## start Source records

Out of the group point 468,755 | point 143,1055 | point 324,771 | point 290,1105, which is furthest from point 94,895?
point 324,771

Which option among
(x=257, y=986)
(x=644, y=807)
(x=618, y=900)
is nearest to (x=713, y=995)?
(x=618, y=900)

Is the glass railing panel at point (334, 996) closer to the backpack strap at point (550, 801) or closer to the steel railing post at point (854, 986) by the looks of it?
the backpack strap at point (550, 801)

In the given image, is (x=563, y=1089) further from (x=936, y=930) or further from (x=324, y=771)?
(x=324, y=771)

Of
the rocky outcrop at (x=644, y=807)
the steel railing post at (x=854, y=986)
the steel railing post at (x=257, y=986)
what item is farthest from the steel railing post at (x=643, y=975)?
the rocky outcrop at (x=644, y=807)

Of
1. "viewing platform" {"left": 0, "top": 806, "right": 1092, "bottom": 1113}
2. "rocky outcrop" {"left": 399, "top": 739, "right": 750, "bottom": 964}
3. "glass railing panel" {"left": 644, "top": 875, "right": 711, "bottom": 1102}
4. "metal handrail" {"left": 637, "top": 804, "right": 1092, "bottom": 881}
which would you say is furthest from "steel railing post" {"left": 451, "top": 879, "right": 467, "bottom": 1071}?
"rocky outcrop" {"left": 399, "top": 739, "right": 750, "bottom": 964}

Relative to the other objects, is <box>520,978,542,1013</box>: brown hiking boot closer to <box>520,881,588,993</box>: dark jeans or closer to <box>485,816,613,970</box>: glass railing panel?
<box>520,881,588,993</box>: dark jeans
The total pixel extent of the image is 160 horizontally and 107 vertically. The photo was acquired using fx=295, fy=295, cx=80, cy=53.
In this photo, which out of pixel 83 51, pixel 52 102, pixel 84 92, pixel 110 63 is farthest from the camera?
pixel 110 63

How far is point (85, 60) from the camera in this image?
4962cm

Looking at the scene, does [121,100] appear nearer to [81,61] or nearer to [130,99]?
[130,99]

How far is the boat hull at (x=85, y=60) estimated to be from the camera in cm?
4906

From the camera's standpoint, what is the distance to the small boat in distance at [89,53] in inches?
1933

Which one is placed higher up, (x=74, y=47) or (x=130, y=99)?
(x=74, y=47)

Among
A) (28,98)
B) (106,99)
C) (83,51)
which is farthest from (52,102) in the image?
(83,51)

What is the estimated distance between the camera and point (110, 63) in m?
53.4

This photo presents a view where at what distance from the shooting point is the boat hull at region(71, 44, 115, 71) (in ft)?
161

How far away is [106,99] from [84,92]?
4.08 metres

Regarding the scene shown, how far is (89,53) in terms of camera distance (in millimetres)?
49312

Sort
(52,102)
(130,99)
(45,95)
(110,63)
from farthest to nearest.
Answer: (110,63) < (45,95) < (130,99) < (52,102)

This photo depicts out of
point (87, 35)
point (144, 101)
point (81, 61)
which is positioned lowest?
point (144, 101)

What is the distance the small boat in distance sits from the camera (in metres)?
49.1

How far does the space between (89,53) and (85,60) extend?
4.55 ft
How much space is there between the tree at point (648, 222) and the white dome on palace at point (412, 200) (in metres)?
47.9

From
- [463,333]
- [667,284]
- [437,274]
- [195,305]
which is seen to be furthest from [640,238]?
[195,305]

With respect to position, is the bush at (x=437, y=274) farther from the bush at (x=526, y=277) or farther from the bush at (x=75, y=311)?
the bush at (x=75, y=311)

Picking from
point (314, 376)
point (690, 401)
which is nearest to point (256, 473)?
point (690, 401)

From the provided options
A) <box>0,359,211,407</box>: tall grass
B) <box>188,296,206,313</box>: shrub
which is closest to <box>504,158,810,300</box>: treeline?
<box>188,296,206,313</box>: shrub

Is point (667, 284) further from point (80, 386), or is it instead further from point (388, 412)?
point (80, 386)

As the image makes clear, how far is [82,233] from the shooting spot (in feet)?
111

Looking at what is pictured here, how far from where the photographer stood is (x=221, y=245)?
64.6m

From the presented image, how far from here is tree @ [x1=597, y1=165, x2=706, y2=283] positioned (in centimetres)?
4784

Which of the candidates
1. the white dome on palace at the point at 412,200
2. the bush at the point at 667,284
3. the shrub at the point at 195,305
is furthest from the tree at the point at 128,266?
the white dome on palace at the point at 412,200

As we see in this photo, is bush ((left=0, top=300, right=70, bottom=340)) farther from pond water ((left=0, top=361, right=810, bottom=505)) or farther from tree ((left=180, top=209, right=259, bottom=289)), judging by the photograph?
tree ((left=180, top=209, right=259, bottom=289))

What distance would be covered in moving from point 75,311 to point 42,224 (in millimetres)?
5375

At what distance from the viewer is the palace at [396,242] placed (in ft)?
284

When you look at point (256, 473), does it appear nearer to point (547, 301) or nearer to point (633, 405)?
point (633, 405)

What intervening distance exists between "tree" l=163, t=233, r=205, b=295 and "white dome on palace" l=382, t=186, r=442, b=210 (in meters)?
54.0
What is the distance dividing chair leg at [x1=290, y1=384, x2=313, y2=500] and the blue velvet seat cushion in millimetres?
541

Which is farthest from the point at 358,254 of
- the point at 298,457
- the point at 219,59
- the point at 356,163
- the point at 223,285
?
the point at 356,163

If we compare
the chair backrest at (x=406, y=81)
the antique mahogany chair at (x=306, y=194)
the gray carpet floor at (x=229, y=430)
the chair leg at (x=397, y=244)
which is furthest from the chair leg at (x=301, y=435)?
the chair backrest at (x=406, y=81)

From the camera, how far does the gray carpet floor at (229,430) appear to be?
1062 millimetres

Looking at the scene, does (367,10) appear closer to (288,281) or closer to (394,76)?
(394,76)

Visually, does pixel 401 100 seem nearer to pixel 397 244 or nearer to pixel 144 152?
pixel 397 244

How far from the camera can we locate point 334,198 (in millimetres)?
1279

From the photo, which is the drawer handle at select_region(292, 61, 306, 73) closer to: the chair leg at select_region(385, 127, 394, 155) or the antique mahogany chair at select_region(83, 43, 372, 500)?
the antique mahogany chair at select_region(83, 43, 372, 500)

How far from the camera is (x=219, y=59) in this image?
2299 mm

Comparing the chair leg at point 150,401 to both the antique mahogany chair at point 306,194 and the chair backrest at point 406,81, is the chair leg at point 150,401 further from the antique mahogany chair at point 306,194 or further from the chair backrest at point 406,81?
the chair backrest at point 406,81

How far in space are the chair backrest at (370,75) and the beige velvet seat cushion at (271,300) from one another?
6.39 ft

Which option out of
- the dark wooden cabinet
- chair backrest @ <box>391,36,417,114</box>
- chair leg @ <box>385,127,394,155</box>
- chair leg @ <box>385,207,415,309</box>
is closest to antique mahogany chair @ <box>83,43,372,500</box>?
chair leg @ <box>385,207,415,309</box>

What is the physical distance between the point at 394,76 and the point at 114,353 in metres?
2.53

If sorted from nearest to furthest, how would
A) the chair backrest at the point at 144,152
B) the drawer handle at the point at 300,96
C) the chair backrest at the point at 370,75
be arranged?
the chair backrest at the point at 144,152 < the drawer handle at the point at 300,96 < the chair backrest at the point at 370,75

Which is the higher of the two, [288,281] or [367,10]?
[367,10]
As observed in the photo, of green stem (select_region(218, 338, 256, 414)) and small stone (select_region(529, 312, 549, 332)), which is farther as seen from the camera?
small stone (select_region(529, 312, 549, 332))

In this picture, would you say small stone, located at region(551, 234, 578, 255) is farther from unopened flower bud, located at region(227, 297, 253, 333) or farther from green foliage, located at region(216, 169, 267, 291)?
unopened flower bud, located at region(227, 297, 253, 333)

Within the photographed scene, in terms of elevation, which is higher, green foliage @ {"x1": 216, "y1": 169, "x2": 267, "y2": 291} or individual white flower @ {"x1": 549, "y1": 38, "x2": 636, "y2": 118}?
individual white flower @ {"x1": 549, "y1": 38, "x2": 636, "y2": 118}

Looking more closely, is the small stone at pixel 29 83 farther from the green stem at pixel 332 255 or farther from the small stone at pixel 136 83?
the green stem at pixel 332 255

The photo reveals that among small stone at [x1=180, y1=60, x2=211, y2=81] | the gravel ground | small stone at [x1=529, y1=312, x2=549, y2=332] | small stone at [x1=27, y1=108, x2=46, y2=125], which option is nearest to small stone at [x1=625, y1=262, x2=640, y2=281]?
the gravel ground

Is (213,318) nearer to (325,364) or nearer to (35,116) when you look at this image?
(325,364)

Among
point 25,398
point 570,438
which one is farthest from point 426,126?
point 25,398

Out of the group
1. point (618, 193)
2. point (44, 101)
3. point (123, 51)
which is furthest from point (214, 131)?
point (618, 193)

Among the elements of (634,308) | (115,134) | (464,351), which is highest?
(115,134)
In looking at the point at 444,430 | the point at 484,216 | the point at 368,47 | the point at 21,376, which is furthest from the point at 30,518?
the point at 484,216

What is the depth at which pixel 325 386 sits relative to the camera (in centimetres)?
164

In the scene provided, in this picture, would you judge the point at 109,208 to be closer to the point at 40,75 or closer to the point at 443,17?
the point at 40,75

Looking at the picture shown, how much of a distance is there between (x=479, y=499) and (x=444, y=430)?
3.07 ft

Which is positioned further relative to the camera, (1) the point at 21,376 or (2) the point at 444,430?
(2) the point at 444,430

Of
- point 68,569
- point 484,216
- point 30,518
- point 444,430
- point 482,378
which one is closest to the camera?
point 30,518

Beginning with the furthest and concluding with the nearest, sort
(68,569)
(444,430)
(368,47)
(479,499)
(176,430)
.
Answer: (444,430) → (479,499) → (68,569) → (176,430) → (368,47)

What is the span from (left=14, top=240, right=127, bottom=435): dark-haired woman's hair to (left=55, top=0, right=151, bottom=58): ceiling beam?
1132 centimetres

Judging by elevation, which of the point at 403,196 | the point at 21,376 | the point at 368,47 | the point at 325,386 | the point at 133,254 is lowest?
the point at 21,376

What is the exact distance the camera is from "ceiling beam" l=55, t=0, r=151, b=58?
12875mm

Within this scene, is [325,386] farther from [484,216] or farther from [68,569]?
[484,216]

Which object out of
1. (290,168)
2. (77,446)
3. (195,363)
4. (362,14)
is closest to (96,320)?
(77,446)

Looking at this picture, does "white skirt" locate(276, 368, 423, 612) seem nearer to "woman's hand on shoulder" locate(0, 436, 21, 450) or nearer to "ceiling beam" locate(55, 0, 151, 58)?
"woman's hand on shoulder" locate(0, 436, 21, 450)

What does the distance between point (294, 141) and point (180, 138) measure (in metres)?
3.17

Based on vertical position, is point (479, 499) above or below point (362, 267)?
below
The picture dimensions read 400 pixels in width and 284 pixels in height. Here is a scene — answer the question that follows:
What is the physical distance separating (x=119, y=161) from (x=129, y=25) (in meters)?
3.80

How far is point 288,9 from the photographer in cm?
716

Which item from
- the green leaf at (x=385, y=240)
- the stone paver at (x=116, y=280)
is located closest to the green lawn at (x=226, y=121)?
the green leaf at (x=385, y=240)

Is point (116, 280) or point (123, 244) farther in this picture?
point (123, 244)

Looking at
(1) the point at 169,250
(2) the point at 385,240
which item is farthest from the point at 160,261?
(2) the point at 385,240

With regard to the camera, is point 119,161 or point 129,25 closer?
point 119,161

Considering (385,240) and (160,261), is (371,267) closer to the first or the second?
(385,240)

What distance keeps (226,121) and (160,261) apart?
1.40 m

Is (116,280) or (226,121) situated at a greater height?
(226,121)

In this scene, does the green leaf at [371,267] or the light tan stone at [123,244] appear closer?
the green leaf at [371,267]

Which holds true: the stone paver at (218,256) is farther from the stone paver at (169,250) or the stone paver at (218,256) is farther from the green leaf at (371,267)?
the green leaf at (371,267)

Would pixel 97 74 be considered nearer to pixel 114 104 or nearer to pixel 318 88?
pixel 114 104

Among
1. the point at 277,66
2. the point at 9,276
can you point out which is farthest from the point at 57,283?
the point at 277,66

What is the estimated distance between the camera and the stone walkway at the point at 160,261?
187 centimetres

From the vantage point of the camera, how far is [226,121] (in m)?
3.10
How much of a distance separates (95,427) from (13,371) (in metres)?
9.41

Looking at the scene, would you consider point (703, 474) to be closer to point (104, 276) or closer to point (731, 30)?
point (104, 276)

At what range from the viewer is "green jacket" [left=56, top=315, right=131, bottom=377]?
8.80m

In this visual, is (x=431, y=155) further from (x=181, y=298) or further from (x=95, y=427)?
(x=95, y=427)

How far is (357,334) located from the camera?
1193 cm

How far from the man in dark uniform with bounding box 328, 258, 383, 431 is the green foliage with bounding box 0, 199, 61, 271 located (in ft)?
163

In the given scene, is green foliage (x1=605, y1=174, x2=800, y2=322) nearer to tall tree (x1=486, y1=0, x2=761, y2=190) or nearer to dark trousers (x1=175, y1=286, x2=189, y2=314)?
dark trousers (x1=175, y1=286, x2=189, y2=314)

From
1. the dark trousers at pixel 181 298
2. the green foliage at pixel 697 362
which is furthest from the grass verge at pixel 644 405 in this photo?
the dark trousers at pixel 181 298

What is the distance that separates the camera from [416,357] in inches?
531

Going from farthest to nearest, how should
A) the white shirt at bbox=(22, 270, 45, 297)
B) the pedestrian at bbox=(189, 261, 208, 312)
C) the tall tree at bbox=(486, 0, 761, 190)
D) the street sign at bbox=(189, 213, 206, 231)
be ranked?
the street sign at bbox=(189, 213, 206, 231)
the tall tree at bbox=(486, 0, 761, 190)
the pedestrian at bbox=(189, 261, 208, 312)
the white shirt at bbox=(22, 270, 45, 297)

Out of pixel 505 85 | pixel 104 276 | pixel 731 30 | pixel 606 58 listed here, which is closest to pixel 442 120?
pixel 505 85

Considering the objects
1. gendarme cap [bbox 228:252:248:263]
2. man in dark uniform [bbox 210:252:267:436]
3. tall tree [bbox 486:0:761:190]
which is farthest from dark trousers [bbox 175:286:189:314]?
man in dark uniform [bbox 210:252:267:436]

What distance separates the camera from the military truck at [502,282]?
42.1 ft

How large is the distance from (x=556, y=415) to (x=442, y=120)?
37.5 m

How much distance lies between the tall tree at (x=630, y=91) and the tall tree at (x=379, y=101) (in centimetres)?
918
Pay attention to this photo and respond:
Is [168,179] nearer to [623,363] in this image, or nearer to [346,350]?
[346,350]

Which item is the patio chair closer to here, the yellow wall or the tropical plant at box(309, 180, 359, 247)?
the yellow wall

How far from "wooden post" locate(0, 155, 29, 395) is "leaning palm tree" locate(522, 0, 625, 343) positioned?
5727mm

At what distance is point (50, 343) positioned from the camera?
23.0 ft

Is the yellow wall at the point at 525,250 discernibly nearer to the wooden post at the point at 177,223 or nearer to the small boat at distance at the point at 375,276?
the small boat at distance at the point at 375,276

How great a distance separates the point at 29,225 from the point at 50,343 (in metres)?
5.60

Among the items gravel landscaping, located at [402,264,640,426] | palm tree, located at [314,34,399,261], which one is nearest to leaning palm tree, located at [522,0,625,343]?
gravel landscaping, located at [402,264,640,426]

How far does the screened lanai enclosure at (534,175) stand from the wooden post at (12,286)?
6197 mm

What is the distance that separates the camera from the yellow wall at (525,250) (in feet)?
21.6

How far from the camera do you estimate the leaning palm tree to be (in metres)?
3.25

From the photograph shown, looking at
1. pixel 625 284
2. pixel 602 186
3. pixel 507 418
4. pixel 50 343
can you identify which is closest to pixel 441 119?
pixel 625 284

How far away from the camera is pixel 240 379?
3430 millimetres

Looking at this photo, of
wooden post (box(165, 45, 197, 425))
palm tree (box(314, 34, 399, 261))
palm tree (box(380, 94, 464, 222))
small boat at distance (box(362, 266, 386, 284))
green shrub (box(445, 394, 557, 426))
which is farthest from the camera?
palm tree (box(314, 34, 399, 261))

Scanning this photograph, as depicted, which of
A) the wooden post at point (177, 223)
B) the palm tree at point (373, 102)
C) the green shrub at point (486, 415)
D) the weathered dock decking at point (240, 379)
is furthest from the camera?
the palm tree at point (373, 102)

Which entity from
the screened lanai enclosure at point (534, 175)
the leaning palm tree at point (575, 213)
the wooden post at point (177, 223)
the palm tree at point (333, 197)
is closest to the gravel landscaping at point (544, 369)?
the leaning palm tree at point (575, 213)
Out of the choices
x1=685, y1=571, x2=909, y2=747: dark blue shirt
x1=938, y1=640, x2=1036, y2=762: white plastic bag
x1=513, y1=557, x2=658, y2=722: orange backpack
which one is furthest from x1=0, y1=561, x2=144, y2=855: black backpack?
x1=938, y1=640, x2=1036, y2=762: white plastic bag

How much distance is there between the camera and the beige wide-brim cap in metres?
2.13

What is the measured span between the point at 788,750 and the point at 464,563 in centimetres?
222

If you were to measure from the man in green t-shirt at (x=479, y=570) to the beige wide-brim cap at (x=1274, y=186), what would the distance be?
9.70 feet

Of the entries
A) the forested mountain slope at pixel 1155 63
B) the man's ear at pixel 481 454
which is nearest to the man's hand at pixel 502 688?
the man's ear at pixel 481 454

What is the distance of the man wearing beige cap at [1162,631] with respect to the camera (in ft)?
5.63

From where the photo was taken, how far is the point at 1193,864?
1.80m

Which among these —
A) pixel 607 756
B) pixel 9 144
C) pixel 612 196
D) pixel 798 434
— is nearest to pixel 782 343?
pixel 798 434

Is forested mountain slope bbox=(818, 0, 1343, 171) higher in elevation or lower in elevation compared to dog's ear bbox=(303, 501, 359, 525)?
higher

## end Source records

Directions for this task:
Copy the lines word for word, beginning at the line that contains "In the scene" and stopping after the line that contains "1132 centimetres".

Solution to this problem:
In the scene provided, in this picture, would you judge the point at 109,208 to be closer to the point at 40,75 or closer to the point at 443,17?
the point at 40,75

Looking at the picture shown, how much of a distance is there between (x=479, y=499) and (x=444, y=430)?
3.07 ft

Which is positioned further relative to the camera, (1) the point at 21,376 or (2) the point at 444,430?
(2) the point at 444,430

Of
- point 68,569
- point 484,216
- point 30,518
- point 444,430
- point 482,378
which one is closest to the camera?
point 30,518

Beginning with the furthest and concluding with the nearest, sort
(68,569)
(444,430)
(368,47)
(479,499)
(176,430)
.
Answer: (444,430) → (479,499) → (68,569) → (176,430) → (368,47)

What is the span from (left=14, top=240, right=127, bottom=435): dark-haired woman's hair to (left=55, top=0, right=151, bottom=58): ceiling beam?
1132 centimetres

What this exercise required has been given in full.